Copy the full listing below verbatim, keeping every line and character unchanged.

Raw listing
** BEGIN **
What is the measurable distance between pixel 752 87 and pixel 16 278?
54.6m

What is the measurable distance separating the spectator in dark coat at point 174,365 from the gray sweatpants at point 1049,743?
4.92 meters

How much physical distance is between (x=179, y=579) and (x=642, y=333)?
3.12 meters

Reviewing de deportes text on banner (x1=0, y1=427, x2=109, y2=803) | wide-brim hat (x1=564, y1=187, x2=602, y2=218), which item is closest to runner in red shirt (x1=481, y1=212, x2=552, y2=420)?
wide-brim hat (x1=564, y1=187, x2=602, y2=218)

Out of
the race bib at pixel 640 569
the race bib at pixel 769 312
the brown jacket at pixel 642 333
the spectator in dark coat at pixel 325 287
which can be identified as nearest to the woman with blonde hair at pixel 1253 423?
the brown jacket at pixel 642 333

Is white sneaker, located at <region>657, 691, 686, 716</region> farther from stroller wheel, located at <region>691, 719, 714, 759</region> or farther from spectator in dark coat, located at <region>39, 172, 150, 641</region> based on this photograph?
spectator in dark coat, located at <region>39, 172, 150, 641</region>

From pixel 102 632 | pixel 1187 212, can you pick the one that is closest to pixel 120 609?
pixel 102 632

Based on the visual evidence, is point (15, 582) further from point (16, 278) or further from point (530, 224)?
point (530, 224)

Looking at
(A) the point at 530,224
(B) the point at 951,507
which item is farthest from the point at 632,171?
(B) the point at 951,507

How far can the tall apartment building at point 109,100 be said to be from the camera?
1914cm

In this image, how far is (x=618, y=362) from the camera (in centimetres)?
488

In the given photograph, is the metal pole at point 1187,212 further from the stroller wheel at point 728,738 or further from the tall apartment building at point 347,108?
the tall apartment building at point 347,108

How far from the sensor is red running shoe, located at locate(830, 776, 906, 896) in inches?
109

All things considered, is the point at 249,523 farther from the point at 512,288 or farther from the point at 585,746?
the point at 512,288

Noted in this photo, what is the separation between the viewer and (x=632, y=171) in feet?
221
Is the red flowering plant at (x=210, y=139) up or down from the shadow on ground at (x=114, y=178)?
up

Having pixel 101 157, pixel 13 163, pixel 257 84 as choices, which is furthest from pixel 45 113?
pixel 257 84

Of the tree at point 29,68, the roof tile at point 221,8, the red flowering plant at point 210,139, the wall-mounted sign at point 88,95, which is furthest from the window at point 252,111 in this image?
** END **
▸ Expected answer
What is the measurable distance between pixel 752 87 and pixel 16 278?
54.6m

What is the measurable distance separating the spectator in dark coat at point 174,365 from the gray sweatpants at point 1049,743?
4.92 meters

How much physical distance is between (x=179, y=579) and (x=642, y=333)?
3.12 meters

Reviewing de deportes text on banner (x1=0, y1=427, x2=109, y2=803) | wide-brim hat (x1=564, y1=187, x2=602, y2=218), which item is closest to runner in red shirt (x1=481, y1=212, x2=552, y2=420)?
wide-brim hat (x1=564, y1=187, x2=602, y2=218)

Out of
the race bib at pixel 640 569
the race bib at pixel 769 312
the brown jacket at pixel 642 333
the spectator in dark coat at pixel 325 287
which can be identified as nearest to the woman with blonde hair at pixel 1253 423?
the brown jacket at pixel 642 333

Is white sneaker, located at <region>657, 691, 686, 716</region> farther from stroller wheel, located at <region>691, 719, 714, 759</region> or farther from spectator in dark coat, located at <region>39, 172, 150, 641</region> based on this photograph?
spectator in dark coat, located at <region>39, 172, 150, 641</region>

From pixel 102 632 | pixel 1187 212, can you pick the one that is closest to pixel 120 609?
pixel 102 632

Based on the visual evidence, is point (15, 582) further from point (16, 278) or further from point (530, 224)?
point (530, 224)

Looking at
(A) the point at 530,224
(B) the point at 951,507
which item is farthest from the point at 632,171?
(B) the point at 951,507

How far can the tall apartment building at point 109,100 be said to be from the camera?
1914cm

In this image, how far is (x=618, y=362) from the camera (in centimetres)?
488

In the given photograph, is the metal pole at point 1187,212 further from the stroller wheel at point 728,738 or further from the tall apartment building at point 347,108?
the tall apartment building at point 347,108

How far from the sensor is red running shoe, located at locate(830, 776, 906, 896) in inches?
109

All things considered, is the point at 249,523 farther from the point at 512,288 or farther from the point at 585,746?
the point at 512,288

Noted in this photo, what is the separation between the viewer and (x=632, y=171) in feet?
221
Is the red flowering plant at (x=210, y=139) up or down from the shadow on ground at (x=114, y=178)?
up

Having pixel 101 157, pixel 13 163, pixel 257 84 as choices, which is furthest from pixel 45 113?
pixel 257 84

Of the tree at point 29,68, the roof tile at point 221,8, the red flowering plant at point 210,139, the wall-mounted sign at point 88,95, which is furthest from the window at point 252,111 in this image?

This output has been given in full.